- **Trecho da página**:

Um pouco antes da Lei Pelé o Brasil disputou a Copa de 1994, nos EUA. Os jogos, para atender os interesses da televisão, eram disputados no início da tarde sob sol escaldante e prejudicial aos atletas. Havelange, sem sentir mais a mesma segurança de que seria presidente da FIFA por muito tempo, sabia que se o Brasil perdesse o Ricardo Teixeira, seu aliado, também poderia perder o comando da CBF, o que ameaçava os negócios de ambos.
Contraditoriamente e de forma maquiavélica, Havelange liberou do exame antidoping Diego Armando Maradona, para que o mesmo superasse a má forma física e pudesse atuar, a base de moderadores de apetite, no Mundial. Havelange precisava de um grande astro para motivar a Copa e Maradona ainda era o jogador com maior fama internacional. Entretanto, frente ao excelente desempenho da Argentina no início da competição e com medo que ganhasse a Copa, o presidente da FIFA descumpriu a sua palavra e os exames antidoping flagraram, obviamente, Maradona, o afastando da Mundial ainda na primeira fase. A Argentina seria eliminada em seguida.
O Brasil seguiu o seu percurso pragmático: depois de eliminatórias complicadas (foi a primeira vez que o Brasil perdeu um jogo nessa fase da competição), a CBF descartou a hipótese de trazer Telê Santana de volta ao comando do futebol depois do sucesso no São Paulo e insistiu com a dupla Carlos Alberto Parreira e Mário Jorge Lobo Zagallo no comando.
Com metade dos jogadores convocados atuando em clubes do exterior, o selecionado foi jogando de forma defensiva, com poucos gols (11 no total de 7 jogos), escorado no talento de pouquíssimos craques (em particular, Romário). Assim, o Brasil se tornou pela quarta vez campeão mundial, depois de 120 minutos de um jogo horroroso e de disputa de penalidades contra uma Itália defensiva como sempre. Já não existia mais diferença entre a escola de futebol brasileira e a italiana.
Após um novo malogro nas Olimpíadas de Atlanta, em 1996 (foi eliminada pela futura campeã olímpica, Nigéria), o selecionado brasileiro chegou como um dos favoritos à Copa da França, de 1998, depois de ter ganhado a Copa América do ano anterior. Era a última competição com 24 seleções e a despedida de João Havelange da presidência da FIFA. Ele se tornaria “presidente honorário” da entidade assumindo em seu lugar o suíço Joseph Blatter, seu aliado de ideias e práticas. A CBF passou a eleger como patrocinador prioritário (como tinha sido a AmBev em 1994) a fornecedora de materiais esportivos norte-americana, a Nike. Foram convocados 14 jogadores que atuavam em clubes do exterior e oito somente de clubes brasileiros.

- **Trechos dos dados**:
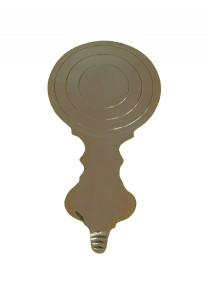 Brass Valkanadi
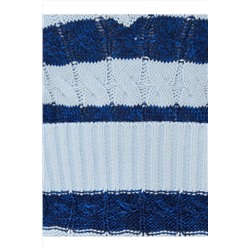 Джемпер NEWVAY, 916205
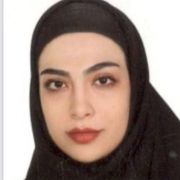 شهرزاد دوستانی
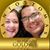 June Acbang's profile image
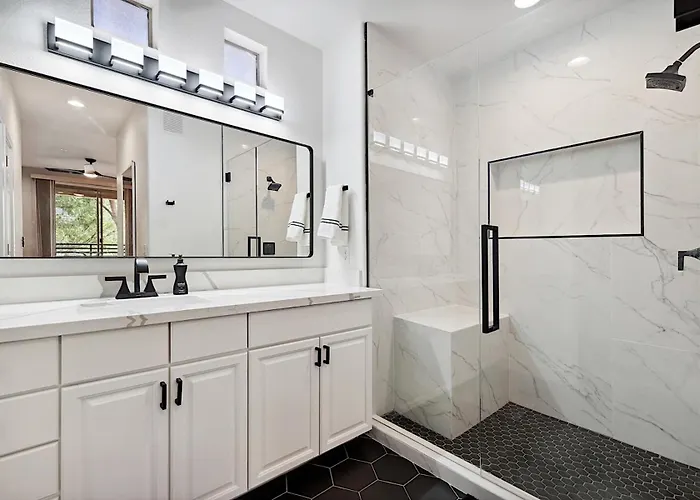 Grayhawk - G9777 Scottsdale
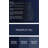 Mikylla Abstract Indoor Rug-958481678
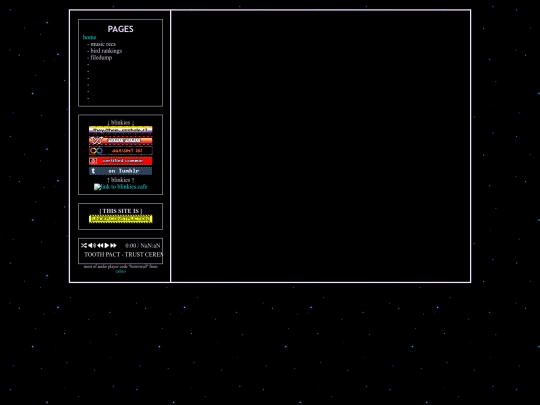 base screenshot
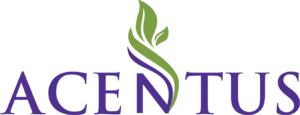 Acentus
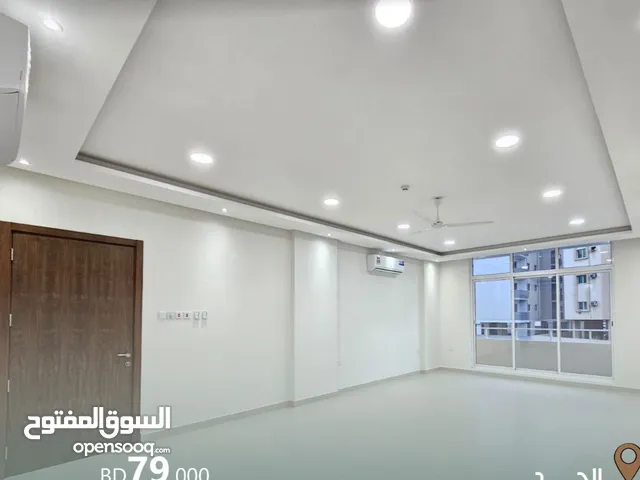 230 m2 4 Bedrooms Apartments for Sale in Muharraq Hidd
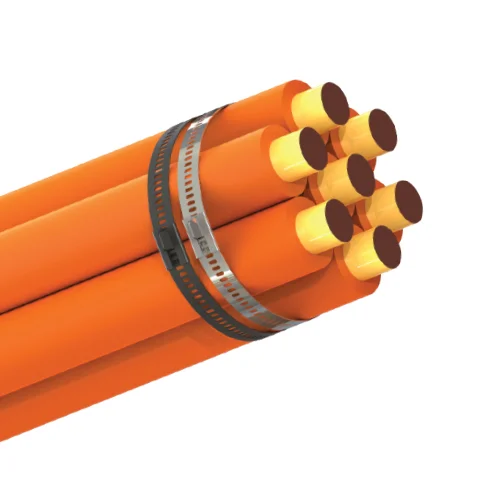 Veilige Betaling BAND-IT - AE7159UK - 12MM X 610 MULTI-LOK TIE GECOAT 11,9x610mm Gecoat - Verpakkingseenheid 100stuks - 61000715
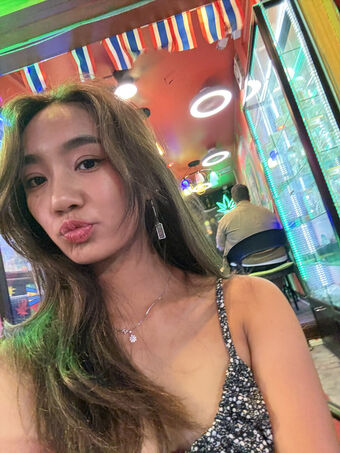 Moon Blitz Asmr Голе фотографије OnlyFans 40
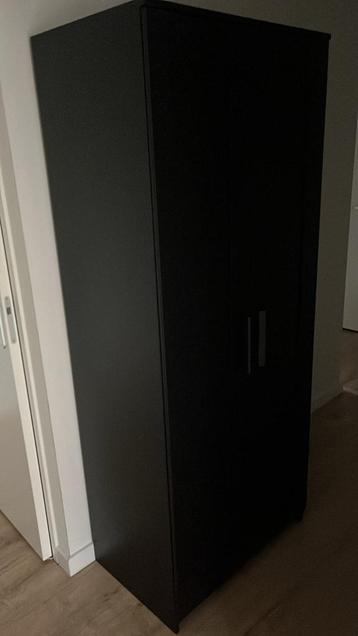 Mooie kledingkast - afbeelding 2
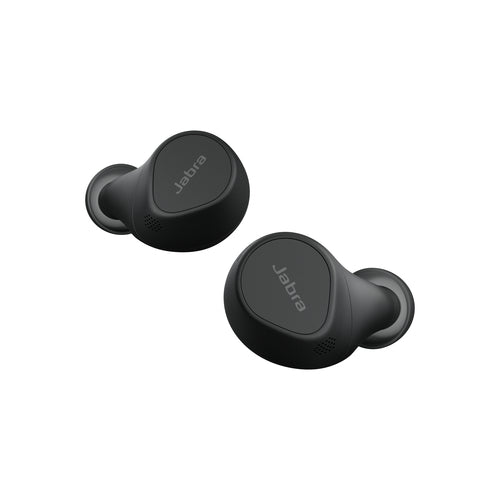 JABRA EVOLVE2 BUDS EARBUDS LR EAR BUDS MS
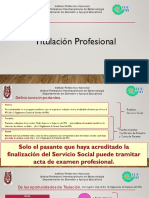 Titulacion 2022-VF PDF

- **O que fazer**: Reproduza, do trecho sobre as Copas de 1994 e 1998, tudo o que vai de "O Brasil seguiu" até "e a italiana.", sem mudar nada.

- **Resposta à tarefa**:
O Brasil seguiu o seu percurso pragmático: depois de eliminatórias complicadas (foi a primeira vez que o Brasil perdeu um jogo nessa fase da competição), a CBF descartou a hipótese de trazer Telê Santana de volta ao comando do futebol depois do sucesso no São Paulo e insistiu com a dupla Carlos Alberto Parreira e Mário Jorge Lobo Zagallo no comando.
Com metade dos jogadores convocados atuando em clubes do exterior, o selecionado foi jogando de forma defensiva, com poucos gols (11 no total de 7 jogos), escorado no talento de pouquíssimos craques (em particular, Romário). Assim, o Brasil se tornou pela quarta vez campeão mundial, depois de 120 minutos de um jogo horroroso e de disputa de penalidades contra uma Itália defensiva como sempre. Já não existia mais diferença entre a escola de futebol brasileira e a italiana.